James Dargan

Logo

Aspiring Data Scientist

Seattle, WA
Python, SQL, R

Actively searching


Pandas, BeautifulSoup, Requests, Plotly, Dash, nltk, Sklearn, Keras
Regression, PCA, Time Series, Trees, RFs, SVMs, Boosting, Neural Networks

View My GitHub Profile

AMES Housing Regression (Repo)

Project Component: I create a local library to house custom functions to automate visualization of various feature data types. I use pandas and missingno packages to identify missing values and inconsistent variable totals. I proceed to logically impute some missing values and create a linear regression imputation model for lot frontage.

My Project Medium Blogs:
AMES Data Cleaning

Logic-based Imputation:
I find 2 observations in training dataset with missing values for basement area or bathroom counts, which can be imputed with certainty based on other features indicating these observations do not have a basement.

Probable Class Imputation:
I find a total of 28 observations containing missing values across 8 features. I single-value impute 7 categorical features and 1 continuous feature with probability > 90% based on class identity derived from related categorical features.

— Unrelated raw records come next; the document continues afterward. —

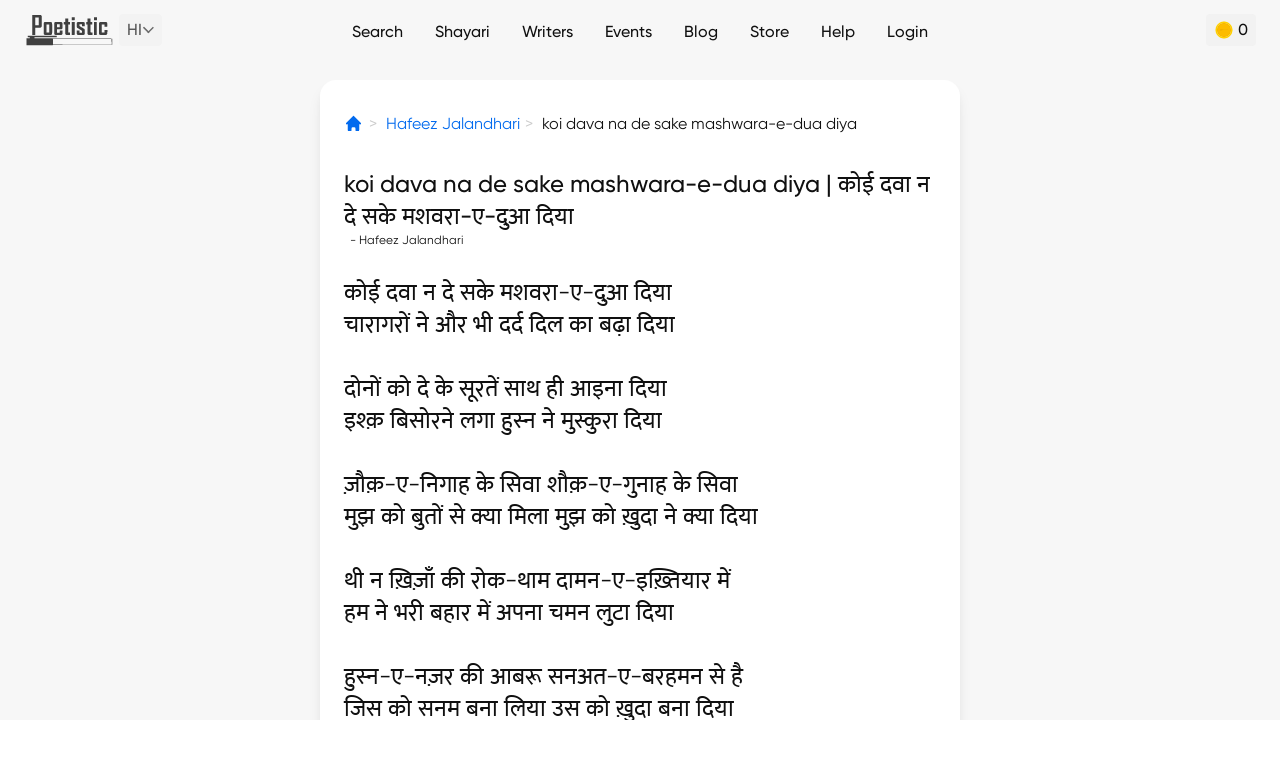

--- FILE ---
content_type: text/html; charset=utf-8
request_url: https://www.google.com/recaptcha/api2/aframe
body_size: 268
content:
<!DOCTYPE HTML><html><head><meta http-equiv="content-type" content="text/html; charset=UTF-8"></head><body><script nonce="Py-kx9Gh1qFn1BN1fRVNaQ">/** Anti-fraud and anti-abuse applications only. See google.com/recaptcha */ try{var clients={'sodar':'https://pagead2.googlesyndication.com/pagead/sodar?'};window.addEventListener("message",function(a){try{if(a.source===window.parent){var b=JSON.parse(a.data);var c=clients[b['id']];if(c){var d=document.createElement('img');d.src=c+b['params']+'&rc='+(localStorage.getItem("rc::a")?sessionStorage.getItem("rc::b"):"");window.document.body.appendChild(d);sessionStorage.setItem("rc::e",parseInt(sessionStorage.getItem("rc::e")||0)+1);localStorage.setItem("rc::h",'1769257391271');}}}catch(b){}});window.parent.postMessage("_grecaptcha_ready", "*");}catch(b){}</script></body></html>

--- FILE ---
content_type: image/svg+xml
request_url: https://poetistic.com/_nuxt/7096fcebe6b3d8816e8a20c46d4ce19f.svg
body_size: 1096
content:
<svg width="16" height="16" viewBox="0 0 16 16" fill="none" xmlns="http://www.w3.org/2000/svg">
<path d="M9.20545 15.463C8.97414 15.4629 8.74562 15.4125 8.53574 15.3153C8.32585 15.2181 8.13962 15.0764 7.98995 14.9L6.77845 13.4865C6.43 13.0811 6.2092 12.5817 6.14381 12.0511C6.07842 11.5205 6.17137 10.9824 6.41095 10.5045L7.32795 8.671L5.49445 9.58801C5.01661 9.82786 4.47848 9.92094 3.94784 9.85555C3.41719 9.79015 2.91776 9.56919 2.51245 9.2205L1.09995 8.01C0.889353 7.82948 0.729031 7.59755 0.634568 7.33674C0.540105 7.07594 0.514714 6.79514 0.560863 6.52162C0.607011 6.2481 0.723129 5.99117 0.897933 5.7758C1.07274 5.56043 1.30028 5.39394 1.55845 5.2925L13.388 0.642504C13.6632 0.534355 13.964 0.508958 14.2535 0.569433C14.543 0.629909 14.8085 0.773623 15.0174 0.98292C15.2264 1.19222 15.3696 1.45798 15.4296 1.74757C15.4895 2.03716 15.4636 2.33795 15.355 2.613L10.705 14.4425C10.6045 14.7013 10.4384 14.9294 10.2228 15.1043C10.0073 15.2793 9.74986 15.395 9.47595 15.44C9.38658 15.4552 9.2961 15.4629 9.20545 15.463ZM7.85895 7.3785C7.98888 7.37864 8.11661 7.41195 8.23005 7.47528C8.34349 7.53861 8.43889 7.62985 8.50719 7.74037C8.5755 7.85089 8.61445 7.97702 8.62036 8.1068C8.62626 8.23659 8.59893 8.36574 8.54095 8.482L7.30545 10.9525C7.15396 11.2544 7.09515 11.5944 7.13643 11.9296C7.17771 12.2648 7.31724 12.5804 7.53745 12.8365L8.74995 14.25C8.81815 14.3298 8.90584 14.3905 9.00449 14.4263C9.10313 14.4621 9.20937 14.4717 9.31284 14.4542C9.41631 14.4368 9.51349 14.3928 9.59492 14.3266C9.67634 14.2604 9.73923 14.1742 9.77745 14.0765L14.4275 2.247C14.4643 2.15316 14.473 2.0506 14.4524 1.95191C14.4318 1.85321 14.3829 1.76267 14.3116 1.69138C14.2403 1.62009 14.1497 1.57115 14.0511 1.55057C13.9524 1.52998 13.8498 1.53865 13.756 1.5755L1.92645 6.2255C1.82912 6.26364 1.74328 6.32624 1.67723 6.40726C1.61117 6.48829 1.56714 6.58498 1.54939 6.688C1.53164 6.79102 1.54078 6.89687 1.57591 6.99532C1.61105 7.09378 1.671 7.1815 1.74995 7.25L3.16345 8.462C3.41961 8.68216 3.73514 8.82165 4.07037 8.86293C4.4056 8.90421 4.74554 8.84544 5.04745 8.69401L7.51795 7.4585C7.62389 7.40579 7.74063 7.3784 7.85895 7.3785Z" fill="#333333"/>
</svg>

Multiple Linear Regression Imputation Model: After extensive EDA and some logistic regression models, I find no evidence that these values are not missing at random. After performing EDA on features related to lot shape, size, and location, I create a regression imputation model for 490 observations missing a value for lot frontage (330 training, 160 test). My regression model imputes the log transform of lot frontage based on 5 features, which I then exponentiate to a value in feet.

Model R2 Score = 0.77
Model Root Mean Squared Error = 14.32
Model Median Absolute Error= 8.44$
Imputation average % Error: 11.90%

The avoid summary means that on average, our imputed values likely misrepresent the true missing value by 8.4 feet on average, which is an error margin of about 12% relative to the correct, unknown value. While less than ideal in accuracy, this imputation enables this feature to be included in our predictive model without dropping over 10% of our training data or specifying 2 separate models for observations with and without this value.

Insight 1: Inconsistent square footage values
A total of 40 observations (33 training, 7 test) have values for above-ground square footage that exceed the values for 1st floor and 2nd floor square footage. Exploring structural features, no consistent trend is found, including when exploring the hypotheses: 1) Houses of type 1.5 or 2.5 have offset levels not included in either 1st or 2nd floor, 2) Houses on uneven ground have added sf from either exposed basement or enclosed porches, which are already recorded separately.

Insight 2: Low variance in most ratings
Out of 9 features with ordinal qualitative ratings on scales 1-5, 4 ratings features assign 1 value to over or near 95% of observations in our training dataset. The heavy concentration of these ratings renders these features without value for predictive modeling purposes.

Insight 3: Cyclical scale activity but stable prices
Utilizing the sales date feature, I plot a cyclical trend in transactions annual with increased sales activity in spring and summer months. However, I do not find any trend in saleprice during our time interval.

Why It Matters: Detailed data cleaning ensures all features are consistent and values logical to avoid errors in the model building stages. In the provided AMES data, I found over 200 missing values across over 10 features, most of which were isolated occurrences. By correcting and imputing these missing values now, I avoid troubleshooting issues in my predictive models.